On applaudira tout autant Compte tes blessures, sur les rapports difficiles entre un père (Nathan Willcocks) et son fils (Kevin Azaïs). À ces deux-là, bouleversants, il faut rajouter Monia Choukri, formidable elle aussi dans cette histoire de déchirements et de non-dits. Après quelques courts-métrages, le jeune Morgan Simon (à peine 30 ans) signe un premier film réussi qui lui a déjà valu plusieurs prix à San Sebastian, Saint-Jean-de-Luz, Brunswick, en Pologne et à Angers. Nathan Willcocks, qui vient de tourner à Londres avec Woody Harrelson, expliquait qu’il avait eu « quatre ou cinq mois de préparation pour rendre justice à ce personnage complexe. J’ai travaillé dans une poissonnerie à Paris une soixantaine d’heures… Si le cinéma ne marche plus, j’ai un boulot si je veux. »
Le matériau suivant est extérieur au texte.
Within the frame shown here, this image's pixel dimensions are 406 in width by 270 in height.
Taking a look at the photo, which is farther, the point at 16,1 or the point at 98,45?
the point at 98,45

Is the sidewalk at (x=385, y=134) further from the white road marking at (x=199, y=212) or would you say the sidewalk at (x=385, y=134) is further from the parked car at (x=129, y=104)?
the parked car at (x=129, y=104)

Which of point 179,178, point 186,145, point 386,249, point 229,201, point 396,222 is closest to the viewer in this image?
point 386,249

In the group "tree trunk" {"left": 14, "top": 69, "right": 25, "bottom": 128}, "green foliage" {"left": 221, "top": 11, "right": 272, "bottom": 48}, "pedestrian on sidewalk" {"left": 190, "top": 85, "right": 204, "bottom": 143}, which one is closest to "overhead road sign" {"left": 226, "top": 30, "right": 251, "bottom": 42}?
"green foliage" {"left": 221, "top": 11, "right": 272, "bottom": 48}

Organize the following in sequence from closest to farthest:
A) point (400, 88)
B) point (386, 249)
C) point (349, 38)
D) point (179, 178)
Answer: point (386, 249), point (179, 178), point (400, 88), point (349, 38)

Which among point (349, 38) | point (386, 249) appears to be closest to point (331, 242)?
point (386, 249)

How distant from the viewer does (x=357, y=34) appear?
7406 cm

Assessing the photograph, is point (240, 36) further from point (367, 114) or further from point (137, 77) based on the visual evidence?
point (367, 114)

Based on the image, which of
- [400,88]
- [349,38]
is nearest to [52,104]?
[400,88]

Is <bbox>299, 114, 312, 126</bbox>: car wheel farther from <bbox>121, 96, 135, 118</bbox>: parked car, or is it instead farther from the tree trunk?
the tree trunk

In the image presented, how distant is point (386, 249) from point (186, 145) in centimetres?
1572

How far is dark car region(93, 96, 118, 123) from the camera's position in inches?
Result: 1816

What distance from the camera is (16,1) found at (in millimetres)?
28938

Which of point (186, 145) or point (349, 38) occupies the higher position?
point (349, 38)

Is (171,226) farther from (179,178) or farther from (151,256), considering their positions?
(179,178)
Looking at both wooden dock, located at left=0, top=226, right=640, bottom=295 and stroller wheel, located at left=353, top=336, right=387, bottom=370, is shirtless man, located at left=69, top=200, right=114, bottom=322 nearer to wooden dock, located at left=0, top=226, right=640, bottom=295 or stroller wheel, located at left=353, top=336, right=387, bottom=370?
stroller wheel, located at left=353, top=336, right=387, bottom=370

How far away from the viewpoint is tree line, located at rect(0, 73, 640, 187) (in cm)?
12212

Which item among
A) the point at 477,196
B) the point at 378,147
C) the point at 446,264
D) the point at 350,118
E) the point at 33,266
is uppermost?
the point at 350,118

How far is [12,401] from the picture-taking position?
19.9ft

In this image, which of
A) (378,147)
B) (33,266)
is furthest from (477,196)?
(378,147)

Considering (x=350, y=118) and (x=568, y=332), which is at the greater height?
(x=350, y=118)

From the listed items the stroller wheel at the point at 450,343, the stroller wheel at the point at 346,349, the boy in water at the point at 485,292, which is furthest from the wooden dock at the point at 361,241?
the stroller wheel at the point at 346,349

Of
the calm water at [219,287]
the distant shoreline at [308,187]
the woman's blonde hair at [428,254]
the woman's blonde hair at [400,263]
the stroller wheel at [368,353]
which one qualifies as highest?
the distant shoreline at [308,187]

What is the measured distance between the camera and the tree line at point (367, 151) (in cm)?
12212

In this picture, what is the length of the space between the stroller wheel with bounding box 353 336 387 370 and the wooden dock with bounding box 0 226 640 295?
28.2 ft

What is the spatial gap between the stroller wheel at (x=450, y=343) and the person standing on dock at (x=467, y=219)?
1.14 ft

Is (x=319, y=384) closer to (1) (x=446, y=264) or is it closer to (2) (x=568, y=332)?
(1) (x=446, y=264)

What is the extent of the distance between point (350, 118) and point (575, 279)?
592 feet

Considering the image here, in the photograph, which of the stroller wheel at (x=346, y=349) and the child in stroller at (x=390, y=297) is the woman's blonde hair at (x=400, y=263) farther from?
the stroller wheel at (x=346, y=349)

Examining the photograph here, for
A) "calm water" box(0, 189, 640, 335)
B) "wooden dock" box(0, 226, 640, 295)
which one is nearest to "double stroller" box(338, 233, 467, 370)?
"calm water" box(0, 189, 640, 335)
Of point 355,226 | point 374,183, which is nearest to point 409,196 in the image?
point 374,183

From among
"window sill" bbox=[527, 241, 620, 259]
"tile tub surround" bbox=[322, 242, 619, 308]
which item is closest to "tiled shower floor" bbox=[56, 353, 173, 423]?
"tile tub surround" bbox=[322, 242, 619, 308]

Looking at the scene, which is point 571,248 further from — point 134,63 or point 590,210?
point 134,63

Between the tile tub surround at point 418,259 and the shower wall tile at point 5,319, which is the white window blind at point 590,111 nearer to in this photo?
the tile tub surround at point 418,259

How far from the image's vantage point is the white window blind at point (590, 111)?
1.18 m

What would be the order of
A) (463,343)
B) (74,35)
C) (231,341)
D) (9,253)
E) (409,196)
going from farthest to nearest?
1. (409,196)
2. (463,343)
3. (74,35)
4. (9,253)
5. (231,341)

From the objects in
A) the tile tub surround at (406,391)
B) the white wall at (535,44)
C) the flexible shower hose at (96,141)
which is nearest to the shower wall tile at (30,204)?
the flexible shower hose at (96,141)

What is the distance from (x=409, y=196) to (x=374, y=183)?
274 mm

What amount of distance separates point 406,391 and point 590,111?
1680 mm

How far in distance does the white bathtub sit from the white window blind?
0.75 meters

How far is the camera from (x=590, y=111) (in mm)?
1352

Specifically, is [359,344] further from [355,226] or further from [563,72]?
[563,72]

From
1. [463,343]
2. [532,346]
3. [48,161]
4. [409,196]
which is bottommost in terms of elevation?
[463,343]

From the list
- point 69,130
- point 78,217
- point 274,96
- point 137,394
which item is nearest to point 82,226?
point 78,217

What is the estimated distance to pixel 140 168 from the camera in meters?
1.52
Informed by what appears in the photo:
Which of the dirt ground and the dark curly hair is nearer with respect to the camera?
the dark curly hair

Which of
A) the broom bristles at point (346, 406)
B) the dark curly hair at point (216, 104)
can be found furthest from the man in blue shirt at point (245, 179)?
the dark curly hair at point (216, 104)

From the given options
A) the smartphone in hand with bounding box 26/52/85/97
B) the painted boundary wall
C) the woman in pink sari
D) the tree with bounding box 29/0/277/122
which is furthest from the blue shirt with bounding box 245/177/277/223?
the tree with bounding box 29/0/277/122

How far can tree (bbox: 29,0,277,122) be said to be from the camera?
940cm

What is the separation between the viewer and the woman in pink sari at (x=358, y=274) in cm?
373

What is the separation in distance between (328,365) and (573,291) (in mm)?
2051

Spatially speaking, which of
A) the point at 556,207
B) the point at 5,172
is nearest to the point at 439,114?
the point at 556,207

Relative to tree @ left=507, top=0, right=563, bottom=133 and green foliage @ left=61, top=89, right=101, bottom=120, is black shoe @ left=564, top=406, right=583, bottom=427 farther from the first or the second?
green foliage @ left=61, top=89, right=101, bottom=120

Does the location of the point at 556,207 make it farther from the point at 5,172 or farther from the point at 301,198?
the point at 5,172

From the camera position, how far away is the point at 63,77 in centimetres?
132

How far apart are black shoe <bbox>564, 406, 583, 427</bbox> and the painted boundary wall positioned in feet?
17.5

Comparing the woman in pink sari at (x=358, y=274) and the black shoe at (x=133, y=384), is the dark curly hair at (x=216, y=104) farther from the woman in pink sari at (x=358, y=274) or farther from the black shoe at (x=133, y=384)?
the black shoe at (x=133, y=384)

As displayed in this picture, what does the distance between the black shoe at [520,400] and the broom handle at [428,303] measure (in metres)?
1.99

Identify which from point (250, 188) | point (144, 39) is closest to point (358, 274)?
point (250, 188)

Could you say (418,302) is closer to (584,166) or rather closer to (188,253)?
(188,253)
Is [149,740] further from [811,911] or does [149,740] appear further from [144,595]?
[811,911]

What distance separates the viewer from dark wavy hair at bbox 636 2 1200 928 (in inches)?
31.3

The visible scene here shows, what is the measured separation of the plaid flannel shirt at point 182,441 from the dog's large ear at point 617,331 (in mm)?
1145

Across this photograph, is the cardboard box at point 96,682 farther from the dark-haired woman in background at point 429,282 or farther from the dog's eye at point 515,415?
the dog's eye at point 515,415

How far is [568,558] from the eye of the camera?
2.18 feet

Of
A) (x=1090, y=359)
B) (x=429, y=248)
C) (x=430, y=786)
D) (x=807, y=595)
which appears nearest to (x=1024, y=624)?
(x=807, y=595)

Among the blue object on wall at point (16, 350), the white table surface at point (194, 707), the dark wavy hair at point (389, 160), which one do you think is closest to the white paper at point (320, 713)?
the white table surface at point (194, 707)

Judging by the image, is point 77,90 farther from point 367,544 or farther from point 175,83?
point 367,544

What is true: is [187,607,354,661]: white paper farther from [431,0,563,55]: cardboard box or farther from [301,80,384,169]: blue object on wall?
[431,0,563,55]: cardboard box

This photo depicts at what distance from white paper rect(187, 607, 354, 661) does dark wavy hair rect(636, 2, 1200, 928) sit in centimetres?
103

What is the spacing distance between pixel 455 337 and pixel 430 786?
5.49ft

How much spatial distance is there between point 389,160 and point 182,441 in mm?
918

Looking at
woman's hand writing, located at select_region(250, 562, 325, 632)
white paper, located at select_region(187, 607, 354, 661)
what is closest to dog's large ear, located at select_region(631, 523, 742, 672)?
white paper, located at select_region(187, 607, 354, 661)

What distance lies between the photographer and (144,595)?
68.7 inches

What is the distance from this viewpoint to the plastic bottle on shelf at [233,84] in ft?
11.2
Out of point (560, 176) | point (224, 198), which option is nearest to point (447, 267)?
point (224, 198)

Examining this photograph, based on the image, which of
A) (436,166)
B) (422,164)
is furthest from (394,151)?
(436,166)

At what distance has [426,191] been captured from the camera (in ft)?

Les films de genre sont suffisamment rares en France pour que l’on salue Dans la forêt. Gilles Marchand et Dominik Moll, qui signent le scénario, nous avaient habitués avec Harry, un ami qui vous veut du bien à ce glissement entre le quotidien « normal » et l’irrationnel. Ici, un père divorcé (Jérémie Elkaïm) entraîne ses deux enfants, âgés de 8 et 13 ans (Timothé Vom Dorp et Théo Van de Voorde), dans une forêt suédoise. Le film reste constamment sur le fil entre fantastique et réalisme, entre le véridique et le fantasmé, l’objectif et le subjectif et parvient vraiment à inquiéter.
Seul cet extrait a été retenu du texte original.